Scalable FAS: A New Paradigm for Array Signal Processing

TL;DR

This paper presents a scalable fluid antenna system that dynamically adjusts its aperture to improve source localization accuracy in complex environments, eliminating the need for traditional assumptions and signal separation.

Contribution

It introduces a novel SFAS framework with a two-stage ESG-based localization strategy, enabling high-precision localization without field-specific assumptions or signal isolation.

Findings

Superior localization accuracy in simulations

Enhanced robustness to various source types

Improved computational efficiency

Abstract

Most existing antenna array-based source localization methods rely on fixed-position arrays (FPAs) and strict assumptions about source field conditions (near-field or far-field), which limits their effectiveness in complex, dynamic real-world scenarios where high-precision localization is required.

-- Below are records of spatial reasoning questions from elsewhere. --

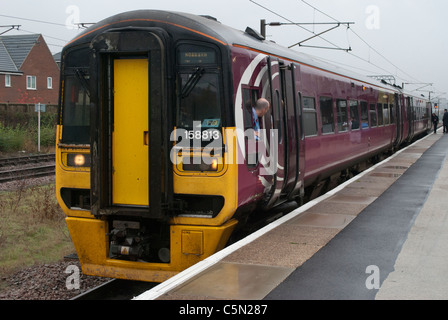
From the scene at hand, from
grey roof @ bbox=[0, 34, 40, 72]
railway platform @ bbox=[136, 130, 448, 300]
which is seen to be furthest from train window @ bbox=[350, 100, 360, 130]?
grey roof @ bbox=[0, 34, 40, 72]

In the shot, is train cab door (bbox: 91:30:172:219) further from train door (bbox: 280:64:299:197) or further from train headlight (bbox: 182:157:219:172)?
train door (bbox: 280:64:299:197)

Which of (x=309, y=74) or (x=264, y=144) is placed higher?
(x=309, y=74)

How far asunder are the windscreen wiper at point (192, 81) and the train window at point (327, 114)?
5124 millimetres

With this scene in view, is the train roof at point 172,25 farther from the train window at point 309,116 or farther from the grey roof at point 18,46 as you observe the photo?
the grey roof at point 18,46

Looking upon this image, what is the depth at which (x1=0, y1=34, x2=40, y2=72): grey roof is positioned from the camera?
46438 millimetres

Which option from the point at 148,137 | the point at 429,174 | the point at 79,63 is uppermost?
the point at 79,63

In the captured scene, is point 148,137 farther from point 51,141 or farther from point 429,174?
point 51,141

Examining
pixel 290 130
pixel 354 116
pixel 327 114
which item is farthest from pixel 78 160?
pixel 354 116

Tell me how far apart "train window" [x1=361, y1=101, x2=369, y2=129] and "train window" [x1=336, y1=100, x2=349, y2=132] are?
2.28 metres

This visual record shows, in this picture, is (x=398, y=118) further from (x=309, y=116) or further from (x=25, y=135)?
(x=25, y=135)

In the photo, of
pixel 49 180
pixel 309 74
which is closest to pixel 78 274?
pixel 309 74

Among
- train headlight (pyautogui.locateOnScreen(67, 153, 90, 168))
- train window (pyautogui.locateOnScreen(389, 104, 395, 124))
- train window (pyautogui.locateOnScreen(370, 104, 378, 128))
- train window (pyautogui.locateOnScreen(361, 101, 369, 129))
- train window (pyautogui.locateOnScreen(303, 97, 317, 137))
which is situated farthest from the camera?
train window (pyautogui.locateOnScreen(389, 104, 395, 124))
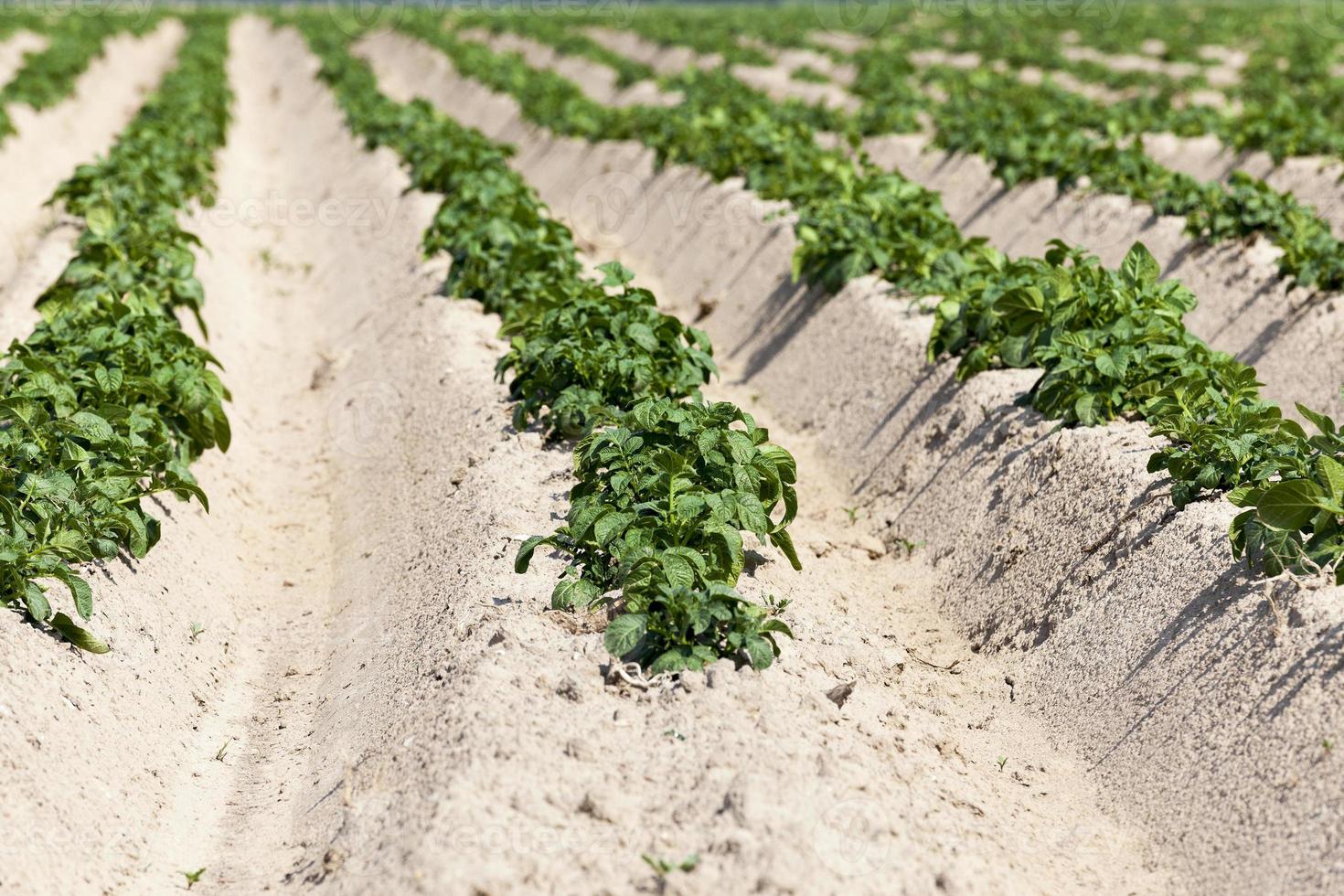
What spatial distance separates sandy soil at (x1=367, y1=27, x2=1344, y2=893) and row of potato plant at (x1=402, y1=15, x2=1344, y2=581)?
16 cm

In contrast, this paper introduces a novel scalable fluid antenna system (SFAS) that can dynamically adjust its aperture configuration to optimize performance for different localization tasks. Within this framework, we develop a two-stage source localization strategy based on the exact spatial geometry (ESG) model: the first stage uses a compact aperture configuration for initial direction-of-arrival (DOA) estimation, while the second stage employs an expanded aperture for enhanced DOA and range estimation. The proposed approach eliminates the traditional need for signal separation or isolation to classify source types and enables a single SFAS array to achieve high localization accuracy without field-specific assumptions, model simplifications, or approximations, representing a new paradigm in array-based source localization. Extensive simulations demonstrate the superiority of the proposed method in terms of localization accuracy, computational efficiency, and robustness to different source types.